Epiphytes as Bioindicators


Epiphytes and orchids are well suited to be indicators of the health and biodiversity of the rainforest, not only because they are an important source of nutrients for other flora and fauna, but because they are very sensitive to shifts in microclimate and they have slow growth. The performance, survival, and distribution of epiphytes is dependent on stand density, microclimate, distance from seed source, tree size and species, type and history of disturbance, population dynamics of epiphytes and trees, and epiphyte physiology (Hietz 1999).

Epiphytes are far more vulnerable to deforestation than  other flora. For example, 26% of  vacular plant species present in 1900 are now exinct, but 62% of  epiphyte species are exinct. Epiphytes are completely dependent on their host plants, so if a tree is cut down, all of the epiphytes residing on that tree will die. In addition, they have very specific zoning constraints, so secondary vegetation might not have all of the nessassary microsites for different epiphyte species.
 
 

Table 1 (Hietz 1999) illustrates the loss of species and biodiversity in a plantation as compared with oldgrowth forest. While the number of species for the two groups is not very different, there is considerable loss of biodiversity, because only epiphytes residing in some of the locations on a tree are present.
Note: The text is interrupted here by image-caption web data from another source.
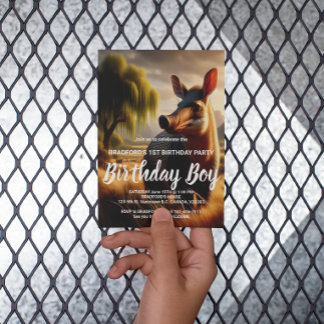 Carte Postale Majestic Aardvark dans Serene Field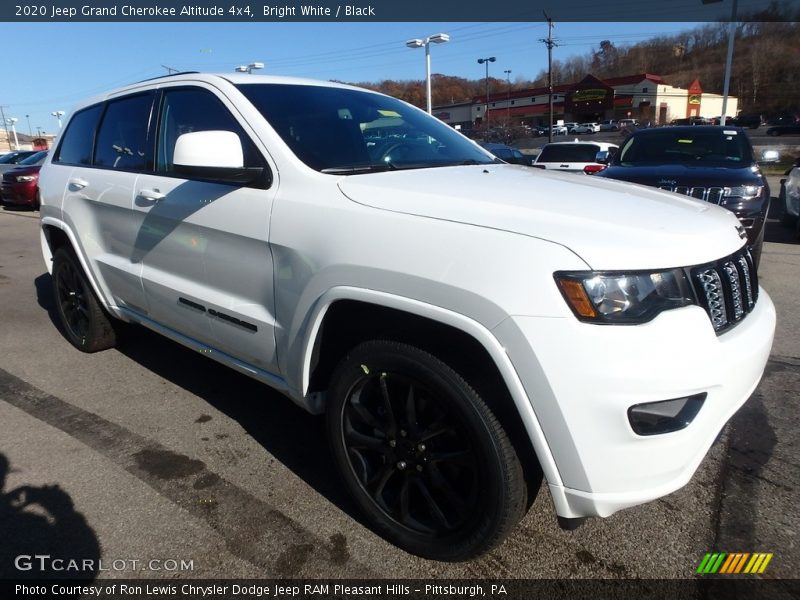 Bright White / Black 2020 Jeep Grand Cherokee Altitude 4x4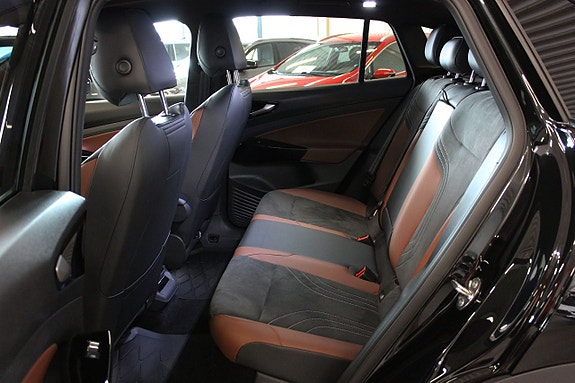 Volkswagen ID.4 4 of 20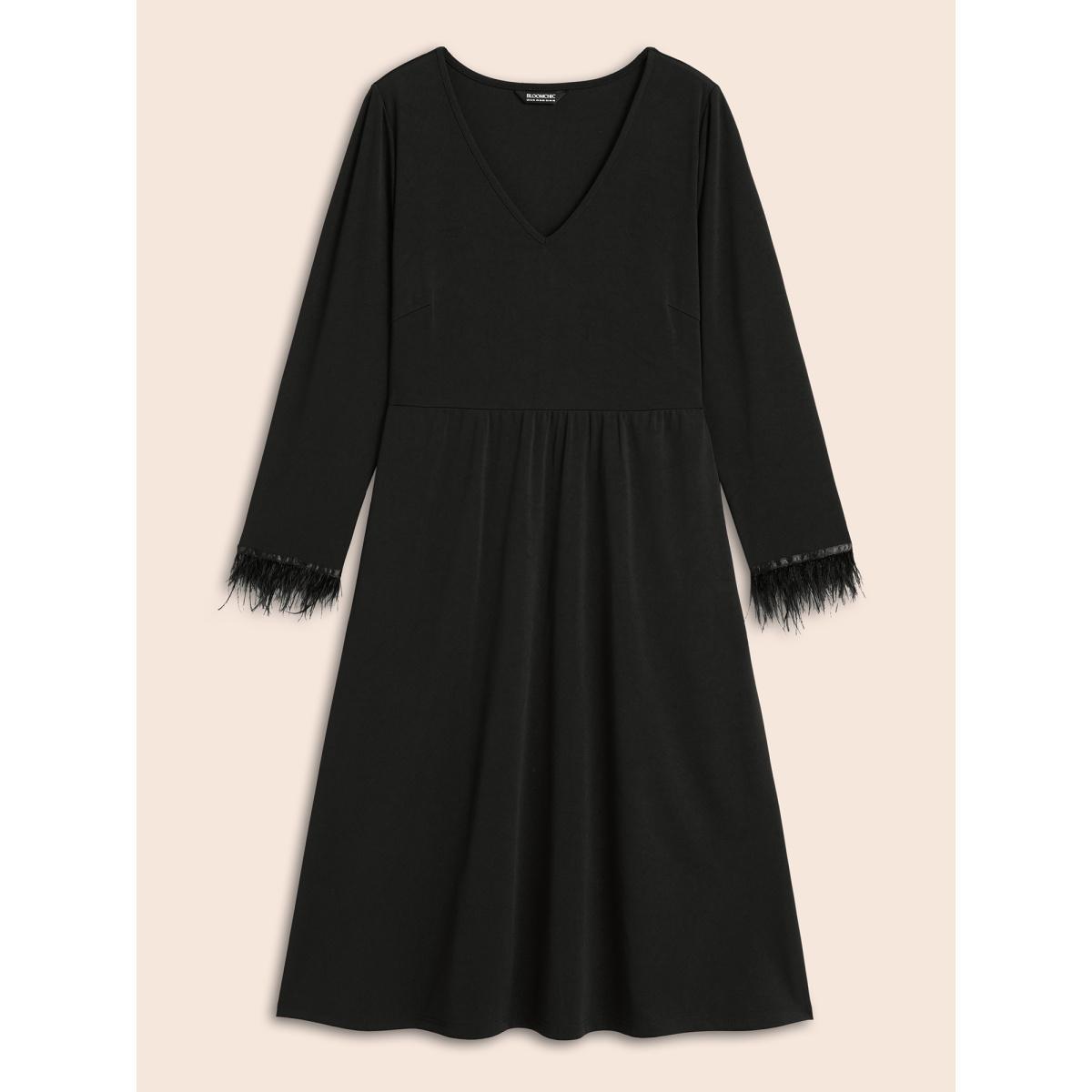 Plus Size V Neck Patchwork Fuzzy Trim Dress Black Women Cocktail Tassels Party Curvy Bloomchic 26/4X Product Image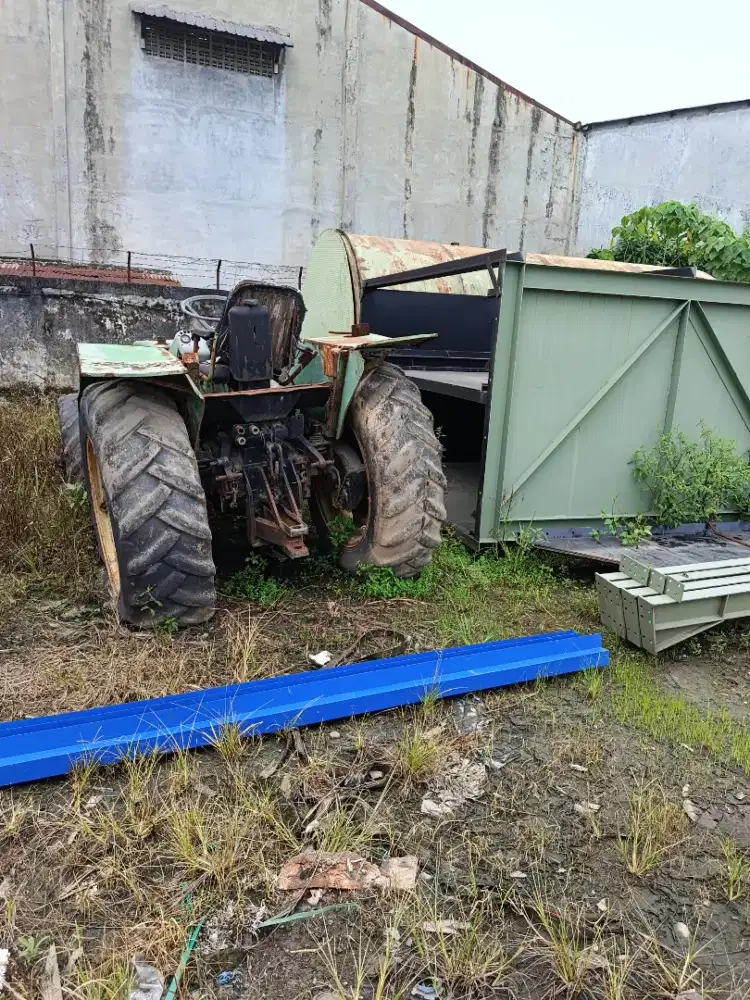 Alat Berat Traktor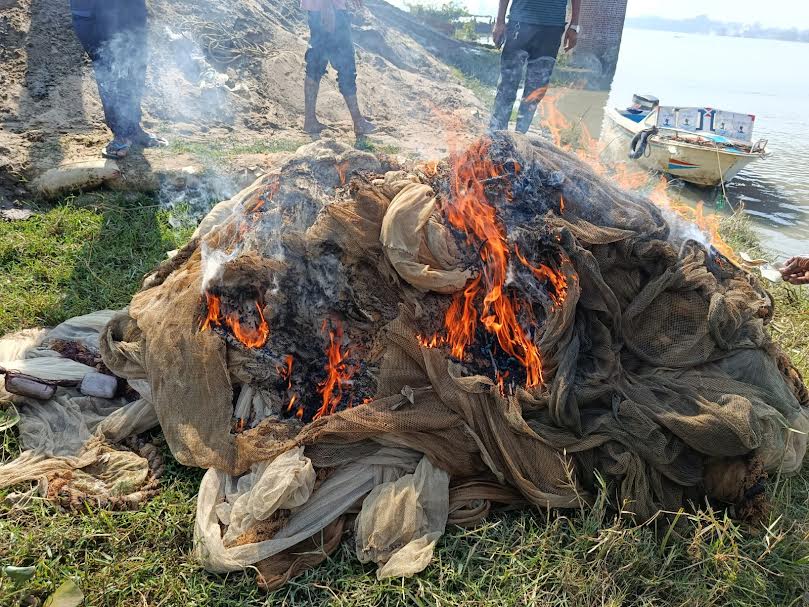 কর্ণফুলি নদীতে নিষিদ্ধ জাল জব্দ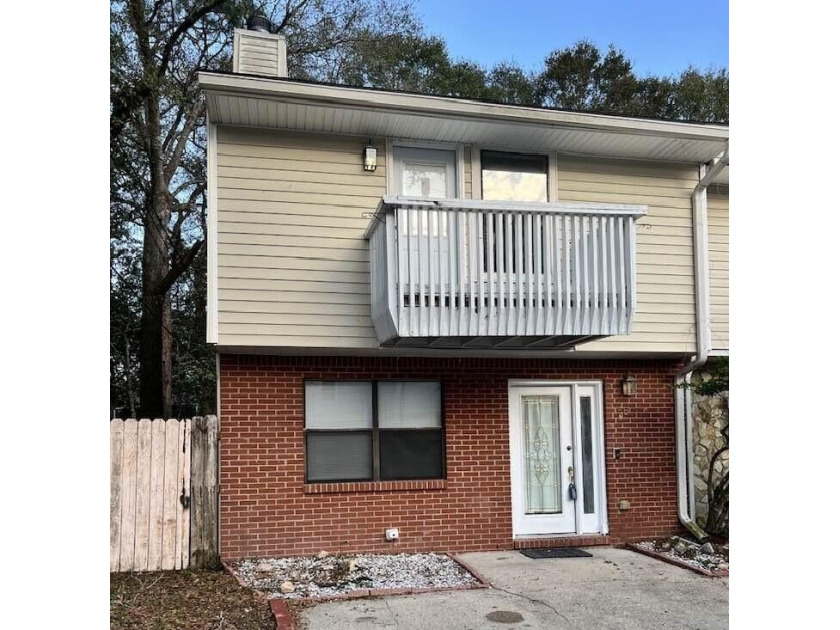 Back on the market though no fault of the seller. Beautiful - Beach Townhome/Townhouse for sale in Fort Walton Beach, Florida on Beachhouse.com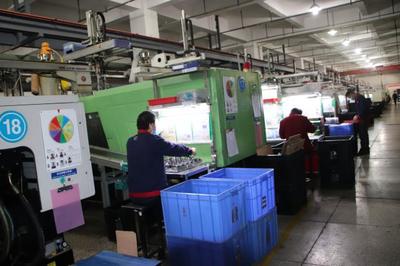 贛州經開區出臺'防疫暖企'八條政策，助力汽車配件研發企業復工復產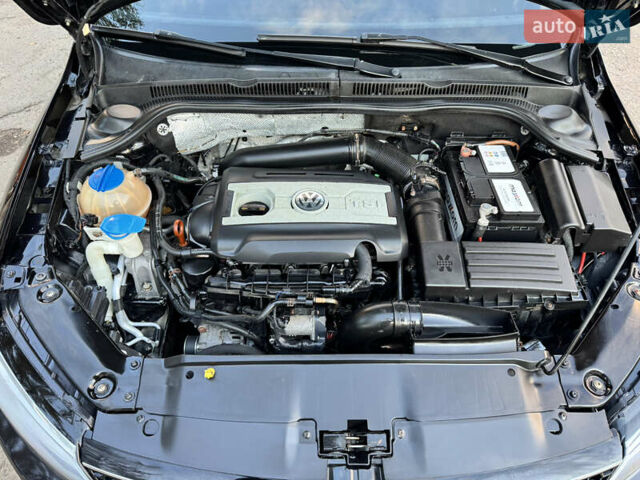 Чорний Фольксваген Джетта, об'ємом двигуна 2 л та пробігом 169 тис. км за 10300 $, фото 7 на Automoto.ua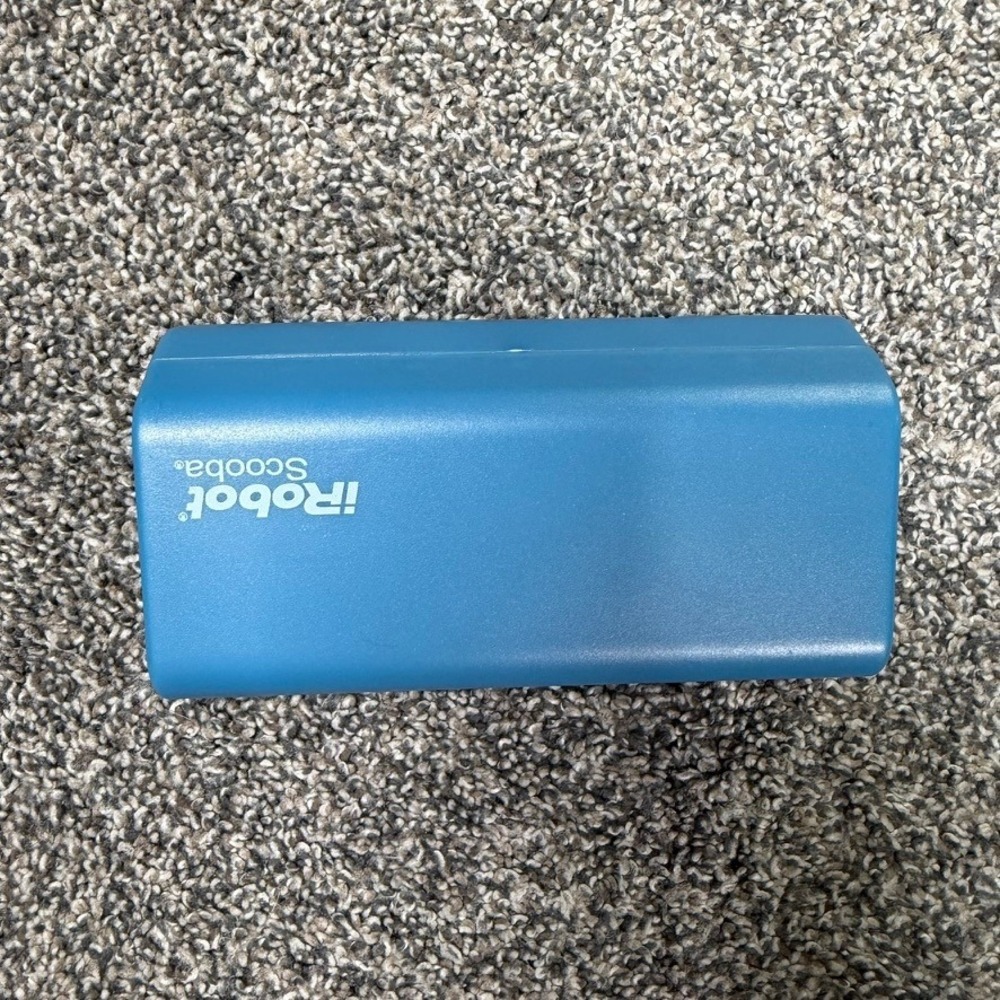 iRobot Scooba Floor Scrubbing Robot Bundle with Virtual Walls and Charger PARTS - Picture 16 of 16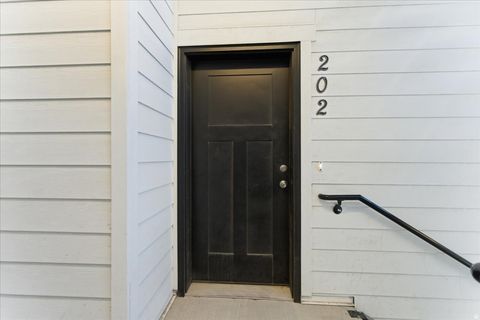 Tiny photo for 938 W CORAL CHARM WAY #L202, Saratoga Springs, UT 84045 (MLS # 2124621)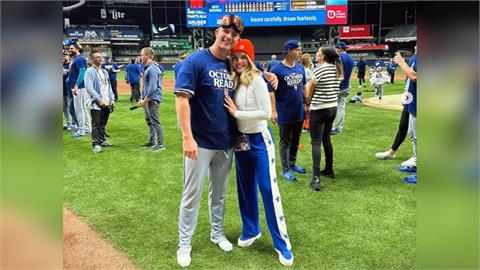 MLB(影)/最後一次為大都會喝采!「北極熊」轉隊後攜妻參加前隊友婚禮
    TABLE 1. Epiphyte Richness and Occurrence of Ecological Groups in an Oldgrowth Forest and an Alnus Plantation.
    Figures in parentheses for the plantation are fertile species, all species in the oldgrowth forest were found with fertile individuals.
    Epiphytic Species Living on:                     Oldgrowth                                         Plantation
    stem base                                                         9                                                        0 (0)
    stem and thick branches                                 14                                                       7 (3)
    thick and thin branches                                   11                                                      11 (7)
    preference unclear                                            5                                                         3 (1)
    total                                                                 39                                                       21 (11)
 

In addition ot complete deforestation, epiphytes are hurt by fragmentation. Their wellbeing depends on the distance from their fragment to closed forest, and the shape of the fragment (these effect seed dispersal).
They are also affected more adversly by increased CO2 levels in the atmosphere. Raised CO2 levels shift climate zones, forcing flora and fauna to migrate. Although epiphytes could migrate more easily than trees, many models of the effect of fluctuating CO2 levels predict increased seasonality of precipitation, and thus a reduction of the perhumid area containing the hightest epiphyte diversity (Hietz 1999).

Specific species or groups have been identified as good bioindicators.


Epiphyte N concentration:

Epiphytes obtain their Nitrogen either from canopy soil or from nutrients in rainwater. Nitrogen-15 concentration is much higher in ground-rooted plants than in epiphytes with access to canopy soil, pointing to a much richer source of Nitrogen in terrestial soil versus canopy soil. In addition, N-15 concentration is much higher for those epiphytes in canopy soil than those on smaller branches, indicating that epiphytes on smaller branches have to rely almost exclusively on rainwater as a source of Nitrogen. This means that these epiphytes (on small branches) are much more susceptible to drought and thus would be better bioindicators.
 

Sources:

Hietz, Peter. "Diversity and Conservation of Epiphytes in a Changing Environment." International Union of Pure and Applied Chemistry (IUPAC). 1998. Volume 70: Issue 11. Available at: http://www.iupac.org/symposia/proceedings/phuket97/hietz.html

Turner, T.H.; Tan, H.T. W.; Wee, Y.C.; Ibrahim, Ali Bin; Chew, P.T.; Corlett, R.T. "A Study of Plant Species Extinction in Singapore: Lessons for the Conservation of Tropical Biodiversity." Conservation Biology. September 1994. Volume 8: Issue3, pgs. 705-12.

Lambert, Frank R. and Marshall, Adrian G. "Keystone characteristics of Bird-dispersed Ficus in a Malaysian lowland Rain Forest." Journal of Ecology. 1991. Volume 79, pgs. 793-809.

Hietz, Peter; Wanck, Wolfgang; Wania, Rita; Nadkarni, Nalim M. "Nitrogen-15 natural abundance in a montane cloud forest canopy as an indicator of nitrogen cycling and epiphyte nutrition." Oecologia. 2002. Volume 131, pgs. 350-355.